Visual spatial reasoning items:
________________________
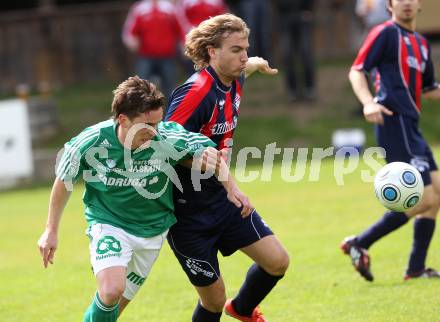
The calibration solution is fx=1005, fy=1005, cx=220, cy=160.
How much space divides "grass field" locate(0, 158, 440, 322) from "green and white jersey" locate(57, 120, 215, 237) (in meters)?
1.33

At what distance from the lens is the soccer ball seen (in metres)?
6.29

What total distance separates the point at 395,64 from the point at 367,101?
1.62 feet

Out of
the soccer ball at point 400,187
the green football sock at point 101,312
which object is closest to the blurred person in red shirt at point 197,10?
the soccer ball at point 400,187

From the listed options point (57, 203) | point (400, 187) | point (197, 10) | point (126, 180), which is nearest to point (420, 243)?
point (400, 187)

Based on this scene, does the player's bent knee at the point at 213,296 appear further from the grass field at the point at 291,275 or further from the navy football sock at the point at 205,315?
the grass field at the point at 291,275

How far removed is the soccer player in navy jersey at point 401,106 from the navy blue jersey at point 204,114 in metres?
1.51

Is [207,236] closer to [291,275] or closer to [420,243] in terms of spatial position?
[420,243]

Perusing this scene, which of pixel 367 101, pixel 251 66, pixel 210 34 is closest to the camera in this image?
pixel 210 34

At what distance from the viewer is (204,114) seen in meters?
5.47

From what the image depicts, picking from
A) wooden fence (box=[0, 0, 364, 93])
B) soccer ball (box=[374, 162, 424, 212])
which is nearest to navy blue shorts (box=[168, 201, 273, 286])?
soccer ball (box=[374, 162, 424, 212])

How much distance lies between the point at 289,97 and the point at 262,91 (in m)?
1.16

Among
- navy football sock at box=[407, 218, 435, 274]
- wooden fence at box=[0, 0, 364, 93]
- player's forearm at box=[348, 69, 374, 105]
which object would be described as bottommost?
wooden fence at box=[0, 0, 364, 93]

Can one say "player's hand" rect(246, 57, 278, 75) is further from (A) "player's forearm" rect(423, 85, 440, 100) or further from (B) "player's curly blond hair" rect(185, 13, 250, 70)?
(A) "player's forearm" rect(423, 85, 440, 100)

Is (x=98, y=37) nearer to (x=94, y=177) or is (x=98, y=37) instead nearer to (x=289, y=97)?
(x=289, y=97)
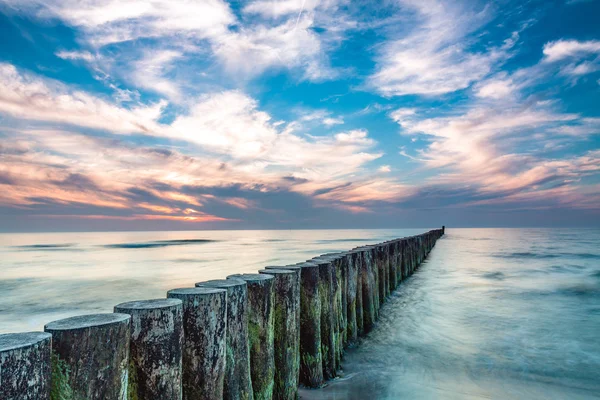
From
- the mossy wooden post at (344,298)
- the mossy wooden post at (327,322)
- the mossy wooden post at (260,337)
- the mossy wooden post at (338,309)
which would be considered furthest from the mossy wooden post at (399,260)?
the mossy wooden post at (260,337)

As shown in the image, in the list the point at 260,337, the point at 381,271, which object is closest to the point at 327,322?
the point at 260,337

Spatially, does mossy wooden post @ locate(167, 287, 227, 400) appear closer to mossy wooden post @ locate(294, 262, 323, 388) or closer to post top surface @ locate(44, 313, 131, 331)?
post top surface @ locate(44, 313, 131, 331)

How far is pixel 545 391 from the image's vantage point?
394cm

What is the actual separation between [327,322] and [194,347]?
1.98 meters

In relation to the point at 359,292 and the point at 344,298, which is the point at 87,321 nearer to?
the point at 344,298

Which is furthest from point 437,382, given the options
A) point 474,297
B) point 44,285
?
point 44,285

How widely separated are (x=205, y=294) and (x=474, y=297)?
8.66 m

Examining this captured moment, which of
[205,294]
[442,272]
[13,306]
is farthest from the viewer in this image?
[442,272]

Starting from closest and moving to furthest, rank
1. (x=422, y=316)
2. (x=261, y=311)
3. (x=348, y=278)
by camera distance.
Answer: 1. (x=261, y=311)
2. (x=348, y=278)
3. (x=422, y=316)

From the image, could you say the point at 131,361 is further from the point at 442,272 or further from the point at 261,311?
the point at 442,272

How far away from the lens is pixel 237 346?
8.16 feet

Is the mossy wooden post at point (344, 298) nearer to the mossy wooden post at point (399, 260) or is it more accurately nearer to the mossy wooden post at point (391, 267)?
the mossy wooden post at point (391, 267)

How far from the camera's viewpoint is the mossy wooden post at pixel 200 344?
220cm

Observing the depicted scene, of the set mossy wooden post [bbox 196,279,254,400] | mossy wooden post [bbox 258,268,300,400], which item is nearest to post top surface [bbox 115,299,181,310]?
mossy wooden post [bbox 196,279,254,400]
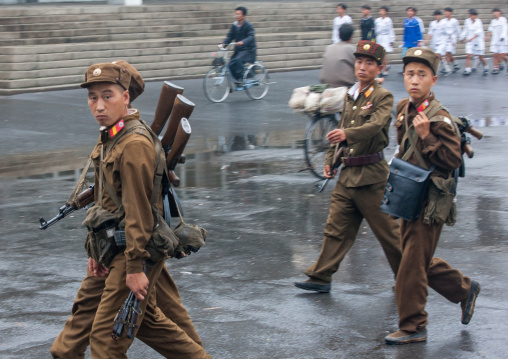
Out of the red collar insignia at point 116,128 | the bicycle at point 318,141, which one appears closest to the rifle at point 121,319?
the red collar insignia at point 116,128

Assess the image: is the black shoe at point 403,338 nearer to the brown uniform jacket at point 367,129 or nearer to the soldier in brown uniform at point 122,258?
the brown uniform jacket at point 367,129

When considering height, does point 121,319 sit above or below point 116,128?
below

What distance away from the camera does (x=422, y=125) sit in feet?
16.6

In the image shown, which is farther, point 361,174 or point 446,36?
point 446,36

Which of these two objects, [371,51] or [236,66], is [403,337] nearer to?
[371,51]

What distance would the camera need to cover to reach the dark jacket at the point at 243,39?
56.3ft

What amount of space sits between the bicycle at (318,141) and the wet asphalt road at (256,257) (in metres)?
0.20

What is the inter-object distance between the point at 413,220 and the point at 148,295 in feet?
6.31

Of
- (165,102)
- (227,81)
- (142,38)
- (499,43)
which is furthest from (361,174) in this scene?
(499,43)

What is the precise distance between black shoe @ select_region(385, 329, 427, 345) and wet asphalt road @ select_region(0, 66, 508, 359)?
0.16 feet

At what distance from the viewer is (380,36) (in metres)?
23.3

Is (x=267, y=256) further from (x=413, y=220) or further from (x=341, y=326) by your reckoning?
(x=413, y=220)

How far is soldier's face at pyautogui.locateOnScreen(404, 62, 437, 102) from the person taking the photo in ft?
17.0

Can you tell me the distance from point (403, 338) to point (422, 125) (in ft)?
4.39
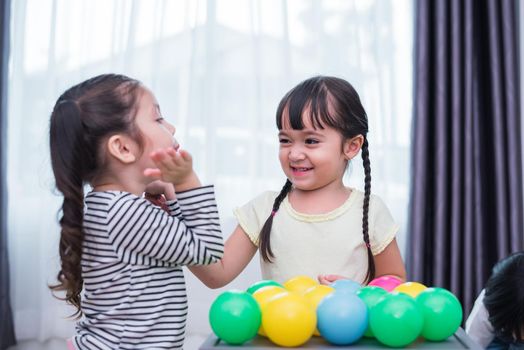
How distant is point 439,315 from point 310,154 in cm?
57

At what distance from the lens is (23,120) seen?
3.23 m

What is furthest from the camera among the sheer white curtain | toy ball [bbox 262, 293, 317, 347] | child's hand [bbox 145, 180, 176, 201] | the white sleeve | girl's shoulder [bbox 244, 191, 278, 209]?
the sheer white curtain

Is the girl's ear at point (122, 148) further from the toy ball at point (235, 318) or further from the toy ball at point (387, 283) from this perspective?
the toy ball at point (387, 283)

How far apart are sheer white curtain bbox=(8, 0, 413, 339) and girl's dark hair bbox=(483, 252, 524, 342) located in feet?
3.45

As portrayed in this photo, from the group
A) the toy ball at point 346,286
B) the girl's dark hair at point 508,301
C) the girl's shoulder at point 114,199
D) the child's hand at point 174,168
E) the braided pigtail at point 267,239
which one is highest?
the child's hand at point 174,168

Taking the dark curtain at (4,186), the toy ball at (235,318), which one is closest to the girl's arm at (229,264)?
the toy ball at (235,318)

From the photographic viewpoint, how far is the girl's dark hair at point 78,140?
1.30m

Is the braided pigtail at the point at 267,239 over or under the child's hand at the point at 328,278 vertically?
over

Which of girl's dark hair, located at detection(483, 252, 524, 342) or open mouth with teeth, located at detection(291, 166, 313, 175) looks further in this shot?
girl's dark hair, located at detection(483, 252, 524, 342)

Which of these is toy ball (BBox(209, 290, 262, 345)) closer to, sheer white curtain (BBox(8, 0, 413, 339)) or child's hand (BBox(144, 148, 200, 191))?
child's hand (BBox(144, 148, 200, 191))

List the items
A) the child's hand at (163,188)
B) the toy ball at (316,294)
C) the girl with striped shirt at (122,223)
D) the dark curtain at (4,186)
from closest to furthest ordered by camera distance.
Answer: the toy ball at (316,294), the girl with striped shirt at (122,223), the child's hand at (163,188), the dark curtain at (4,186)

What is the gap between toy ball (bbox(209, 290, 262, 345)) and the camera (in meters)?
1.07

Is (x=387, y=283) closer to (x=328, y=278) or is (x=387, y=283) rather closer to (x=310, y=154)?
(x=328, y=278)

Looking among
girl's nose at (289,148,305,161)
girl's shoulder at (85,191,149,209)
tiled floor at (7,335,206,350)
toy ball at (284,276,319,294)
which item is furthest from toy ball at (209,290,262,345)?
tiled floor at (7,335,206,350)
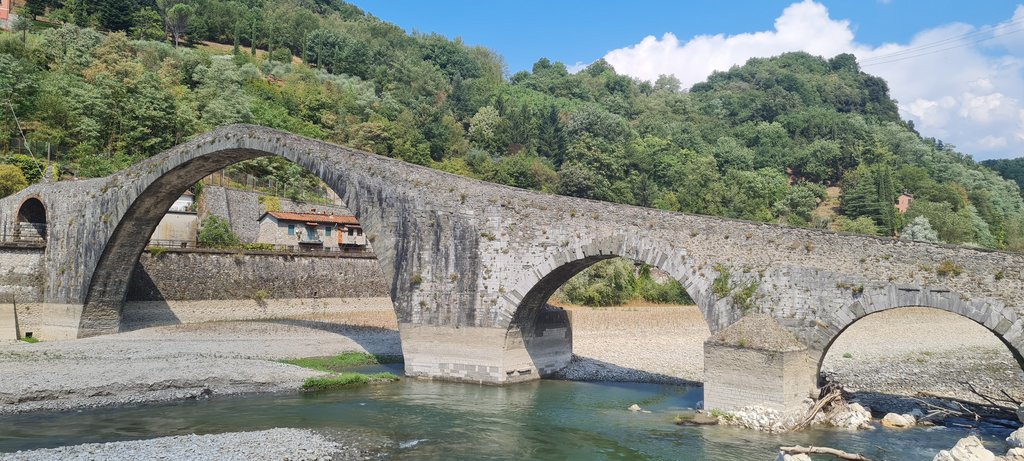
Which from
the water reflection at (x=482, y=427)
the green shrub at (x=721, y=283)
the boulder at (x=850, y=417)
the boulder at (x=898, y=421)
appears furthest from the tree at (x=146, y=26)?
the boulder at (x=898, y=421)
________________________
▶ _Task objective_: From the line containing "What is the gap" to the end of the data above, give those lines again verbatim, with both endpoints included and no images.

▶ _Response to the exercise_:
What is the gap between toy ball (bbox(209, 290, 262, 345)) and the camera (in meters)?
1.07

Is (x=387, y=283) closer to (x=328, y=278) or is (x=387, y=283) rather closer to (x=310, y=154)?
(x=328, y=278)

Looking among
girl's nose at (289,148,305,161)
girl's shoulder at (85,191,149,209)
tiled floor at (7,335,206,350)
toy ball at (284,276,319,294)
which item is furthest from toy ball at (209,290,262,345)?
tiled floor at (7,335,206,350)
Which from
the water reflection at (x=482, y=427)
the green shrub at (x=721, y=283)
the boulder at (x=850, y=417)
the boulder at (x=898, y=421)
appears furthest from the tree at (x=146, y=26)?
the boulder at (x=898, y=421)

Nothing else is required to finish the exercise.